8. LAMMPS-Molecular Dynamics Tutorial

--- Quick Link ---

This tutorial is for beginners who never used LAMMPS ( https://lammps.sandia.gov/ ) before.

A. Investigation of solidification/crystallization of Argon in nano-scale by using Molecular Dynamics simulation with LAMMPS

-----------------------------------------

CONTENT

I. Modeling and simulation script

1.1. Modeling

1.2. Simulation script

1.3. Explaination of script’s function

II. Run simulation

III. Show results

3.1. Data files

3.2. Virtual Molecular Dynamics (VMD)

3.3. Simulation results

------------------------------------------

I. Modeling and simulation script

1.1 Modeling

In this case, we build the virtual box with defined size around ten nanometer, which is then filled with Argon atoms. After setting the chosen bulk temperature and density, we investigate the local temperature and density distribution of Argon in the box at equilibrium.

Fig.1. Scheme of our simulation process

To observing solidification of Ar as well as the crystallization, we produce the solidification progress:

Fig.2. Solidification progress

1.1 Simulation script

First, we create an input.txt file which contains the script series below:

# ---------- Initialize Simulation ---------------------

units metal

dimension 3

boundary p p p

atom_style atomic

lattice fcc 3.65

#-------------------Define Region ---------------------------------------

region box1 block 0 57.4 0 57.4 0 57.4 units box

region box2 block 0 36.5 0 36.5 0 36.5 units box

#-------------------Create Atoms ---------------------------------------

create_box 1 box1

create_atoms 1 region box2

# ---------- Define Interatomic Potential ---------------------

mass 1 39.948002

neighbor 0.1 bin

neigh_modify delay 10 check no

velocity all create 150.0 3213112 mom yes rot yes dist gaussian

pair_style hybrid lj/cut 10.0

pair_coeff 1 1 lj/cut 0.0103 3.405

fix 1 all nvt temp 150.0 10.0 0.01

# ---------- Define Settings ---------------------

compute 2 all chunk/atom bin/1d z lower 0.05 units reduced

# ---------- Run Minimization ---------------------

fix 33 all ave/chunk 1 2000000 2000000 2 v_temp file temp20bin.profile

thermo 100000

dump 2 all xyz 200 argon_150_10_model.xyz

dump 3 all custom 10000 Argon_HT_*.cfg id type x y z

timestep 0.001

restart 6000000 abcdetemp100.restart

run 2000000

1.1 Explanation of scripts’ function

Explanations for the scripts in input.txt file respectively are shown as in the table below:

*The table utilized some information from LAMMPS website http://lammps.sandia.gov

** There are couple ways to generate the bulk density of Argon in box, e.g. change group volume, or change lattice space distant (just only use this way when the objective materials is in amorphous phase that have no relationship with initial set up lattice space constant)

- [To-do list]
**a)** Answer these questions from the LAMMPS tutorial:
(i) About what size is the virtual box described in the modeling section?
(ii) What value does the script give for the mass of atom type 1?
(iii) How many steps does the final run command specify?
**b)** Repeat word for word everything in the LAMMPS tutorial from "1.1 Modeling" down to "box at equilibrium.".
The material that follows has no connection to the LAMMPS tutorial.

- [Recorded data]
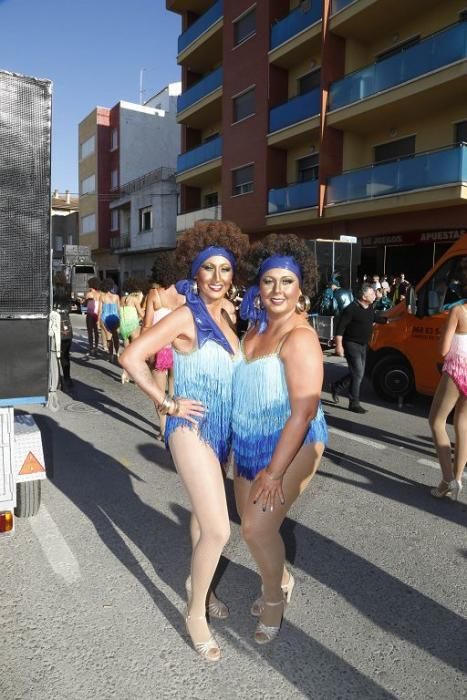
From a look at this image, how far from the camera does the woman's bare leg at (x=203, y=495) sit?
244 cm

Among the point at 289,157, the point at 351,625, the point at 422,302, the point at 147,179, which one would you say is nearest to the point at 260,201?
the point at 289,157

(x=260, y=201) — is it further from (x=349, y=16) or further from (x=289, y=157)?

* * *

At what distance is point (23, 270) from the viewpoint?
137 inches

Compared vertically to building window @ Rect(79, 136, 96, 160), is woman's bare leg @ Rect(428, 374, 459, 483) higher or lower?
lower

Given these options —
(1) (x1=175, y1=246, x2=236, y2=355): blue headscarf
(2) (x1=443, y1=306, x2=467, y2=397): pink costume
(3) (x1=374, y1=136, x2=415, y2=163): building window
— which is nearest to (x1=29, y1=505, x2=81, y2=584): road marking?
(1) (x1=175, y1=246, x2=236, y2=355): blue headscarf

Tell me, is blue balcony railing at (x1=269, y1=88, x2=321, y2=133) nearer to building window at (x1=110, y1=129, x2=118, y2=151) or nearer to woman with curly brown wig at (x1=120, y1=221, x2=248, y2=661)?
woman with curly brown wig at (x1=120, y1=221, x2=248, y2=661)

- [Answers in order]
**a)**
(i) Around ten nanometers.
(ii) 39.948002
(iii) 2000000

**b)**
1.1 Modeling

In this case, we build the virtual box with defined size around ten nanometer, which is then filled with Argon atoms. After setting the chosen bulk temperature and density, we investigate the local temperature and density distribution of Argon in the box at equilibrium.